Posted: Mon Jan 21, 2008 12:16 pm
by passthebuck
Ok first if I have posted in wrong section sorry.... Hi new to php and looking for some general help with code I am writing for a project I have to do and I have ran into some problems with the code and have been getting errors.. and well dont know were to turn so looking for any help to point out the fault in my code.
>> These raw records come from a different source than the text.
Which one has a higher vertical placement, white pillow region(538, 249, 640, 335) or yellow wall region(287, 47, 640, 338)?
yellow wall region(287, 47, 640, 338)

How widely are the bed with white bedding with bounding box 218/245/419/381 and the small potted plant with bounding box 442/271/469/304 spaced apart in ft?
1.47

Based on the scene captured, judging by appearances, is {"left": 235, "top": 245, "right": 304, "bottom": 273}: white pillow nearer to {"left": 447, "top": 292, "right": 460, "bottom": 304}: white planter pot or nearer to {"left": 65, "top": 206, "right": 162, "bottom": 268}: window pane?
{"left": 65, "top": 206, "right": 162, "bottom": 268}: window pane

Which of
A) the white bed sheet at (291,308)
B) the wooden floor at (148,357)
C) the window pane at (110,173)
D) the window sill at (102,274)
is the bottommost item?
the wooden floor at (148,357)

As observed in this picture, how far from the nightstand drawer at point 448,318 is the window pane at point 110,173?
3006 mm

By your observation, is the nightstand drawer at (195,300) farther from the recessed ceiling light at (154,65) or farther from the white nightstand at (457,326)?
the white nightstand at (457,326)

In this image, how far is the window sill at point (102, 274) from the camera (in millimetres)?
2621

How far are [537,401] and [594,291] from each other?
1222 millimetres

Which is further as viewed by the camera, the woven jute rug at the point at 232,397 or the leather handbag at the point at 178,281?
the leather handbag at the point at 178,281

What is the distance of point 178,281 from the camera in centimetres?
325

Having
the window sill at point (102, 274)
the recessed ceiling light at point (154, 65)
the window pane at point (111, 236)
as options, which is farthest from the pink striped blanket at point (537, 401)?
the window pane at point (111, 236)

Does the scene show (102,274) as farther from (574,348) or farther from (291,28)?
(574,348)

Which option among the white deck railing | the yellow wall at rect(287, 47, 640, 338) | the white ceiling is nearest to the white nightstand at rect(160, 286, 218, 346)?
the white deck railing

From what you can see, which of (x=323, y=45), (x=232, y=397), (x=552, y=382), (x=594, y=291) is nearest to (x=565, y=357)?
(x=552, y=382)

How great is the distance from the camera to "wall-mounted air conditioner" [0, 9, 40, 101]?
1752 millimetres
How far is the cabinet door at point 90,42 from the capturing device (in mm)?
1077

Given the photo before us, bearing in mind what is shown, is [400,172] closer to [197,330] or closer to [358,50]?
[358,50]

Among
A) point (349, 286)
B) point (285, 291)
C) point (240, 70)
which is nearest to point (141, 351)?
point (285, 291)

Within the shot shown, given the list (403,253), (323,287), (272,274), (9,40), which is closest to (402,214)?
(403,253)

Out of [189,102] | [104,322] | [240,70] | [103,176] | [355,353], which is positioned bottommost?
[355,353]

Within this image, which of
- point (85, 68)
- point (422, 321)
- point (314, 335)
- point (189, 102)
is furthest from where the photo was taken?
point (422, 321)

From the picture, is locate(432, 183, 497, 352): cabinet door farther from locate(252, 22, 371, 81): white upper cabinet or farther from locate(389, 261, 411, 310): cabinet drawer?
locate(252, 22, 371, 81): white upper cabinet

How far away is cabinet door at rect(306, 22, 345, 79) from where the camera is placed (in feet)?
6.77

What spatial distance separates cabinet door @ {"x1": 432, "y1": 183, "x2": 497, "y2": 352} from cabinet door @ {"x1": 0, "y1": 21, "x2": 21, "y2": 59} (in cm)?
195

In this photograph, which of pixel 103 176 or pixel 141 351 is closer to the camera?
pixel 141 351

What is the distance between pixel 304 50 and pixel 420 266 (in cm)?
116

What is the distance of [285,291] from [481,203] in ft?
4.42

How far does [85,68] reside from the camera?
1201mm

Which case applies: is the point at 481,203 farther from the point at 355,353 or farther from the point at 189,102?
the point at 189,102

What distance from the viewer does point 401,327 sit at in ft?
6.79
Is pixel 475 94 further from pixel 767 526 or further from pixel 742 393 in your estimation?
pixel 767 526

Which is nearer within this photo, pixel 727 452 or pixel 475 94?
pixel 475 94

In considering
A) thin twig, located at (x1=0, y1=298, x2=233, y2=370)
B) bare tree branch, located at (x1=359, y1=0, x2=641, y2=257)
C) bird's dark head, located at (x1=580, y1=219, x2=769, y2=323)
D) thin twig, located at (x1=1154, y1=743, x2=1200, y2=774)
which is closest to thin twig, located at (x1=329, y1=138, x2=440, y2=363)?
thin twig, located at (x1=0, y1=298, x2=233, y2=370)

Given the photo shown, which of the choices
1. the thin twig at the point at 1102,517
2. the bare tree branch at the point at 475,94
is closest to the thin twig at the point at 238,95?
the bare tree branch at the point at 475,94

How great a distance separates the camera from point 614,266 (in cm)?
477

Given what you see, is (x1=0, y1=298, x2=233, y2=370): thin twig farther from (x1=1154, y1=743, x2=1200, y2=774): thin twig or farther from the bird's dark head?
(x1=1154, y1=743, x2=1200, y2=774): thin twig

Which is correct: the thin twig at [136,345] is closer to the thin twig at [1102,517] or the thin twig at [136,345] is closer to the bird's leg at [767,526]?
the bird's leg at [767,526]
Here is the code I have written....errors are happening on line 24 and if I change the the code I then get error on line 33 at the echo any help please.

Code: Select all

 
<?php
 
 
    
$dbconnection = mysql_connect("","","");
 
if (!$dbconnection)
{
    die('Unable to connect … ' . mysql_error());
}
 
mysql_select_db("car_dealer", $dbconnection);
 
 
/*//This is the original code*/
/*//$query = mysql_query("SELECT * FROM cars where make = 'ford'");
$query = mysql_query("SELECT * FROM cars where make LIKE '".$_POST['frmmake']."' AND price <=".$_POST['frmprice']." AND enginesize >= ".$_POST['frmenginesize']." AND transmision ='".$_POST[frmtransmission]."' AND fuel ='". $_POST['frmfuel']."'"); */
 
 
 
 
//$query = mysql_query("SELECT * FROM cars where make = 'ford'");
$query = mysql_query("SELECT * FROM cars where make LIKE '".$_POST['frmmake']."' AND price <=".$_POST['frmprice']."'AND engine_capacity >=".$_POST['frmengine_capacity'].AND "transmission ='".$_POST[frmtransmission]."'AND fuel ='".$_POST['frmfuel']."'");
 
//$query = mysql_query("SELECT * FROM cars");
echo $query;
 
 
while($row = mysql_fetch_array($query))
{
 
 //echo $row['make']. " " .$row['model'] . "£" . $row['price'];
  echo "<br />";
 
}
 
mysql_close($dbconnection);
 
?>
 

Re: New to PHP

Posted: Mon Jan 21, 2008 1:36 pm
by califdon
Are you passing $_POST parameters to this script?

Re: New to PHP

Posted: Mon Jan 21, 2008 1:37 pm
by markusn00b
Would also help if we knew what the errors were ;)

Re: New to PHP

Posted: Tue Jan 22, 2008 1:59 pm
by Jonah Bron
I don't think you can just echo $query...

Re: New to PHP

Posted: Tue Jan 22, 2008 6:37 pm
by Ollie
Instead of line 30, you'll need:

Code: Select all

...
$result = mysql_query($query);
 
while($row = mysql_fetch_array($result))
{
... 

Re: New to PHP

Posted: Tue Jan 22, 2008 9:34 pm
by anjanesh
passthebuck - $query is assigned to a resource returned by mysql_query - its not the SQL statement itself.
Are you sure your SQL statement is valid ? Change line 24 to and see if any error occurs.

Code: Select all

$sql = "SELECT * FROM cars where make LIKE '".$_POST['frmmake']."' AND price <=".$_POST['frmprice']."'AND engine_capacity >=".$_POST['frmengine_capacity'].AND "transmission ='".$_POST[frmtransmission]."'AND fuel ='".$_POST['frmfuel']."'";
$query = mysql_query($sql) or die(mysql_error()."<hr>".$sql);

Re: New to PHP

Posted: Wed Jan 23, 2008 2:52 am
by tili
try this

$query = mysql_query("SELECT * FROM cars where make LIKE '".$_POST['frmmake']."' AND price <= '".$_POST['frmprice']."' AND engine_capacity >='".$_POST['frmengine_capacity']."'AND transmission ='".$_POST[frmtransmission]."'AND fuel ='".$_POST['frmfuel']."'");

Re: New to PHP

Posted: Wed Jan 23, 2008 9:59 am
by Chalks
incidentally, it would be a good idea to make sure that the $_POST variables contain what you expect. Also, using mysql_real_escape_string() before you put data into an sql query is good.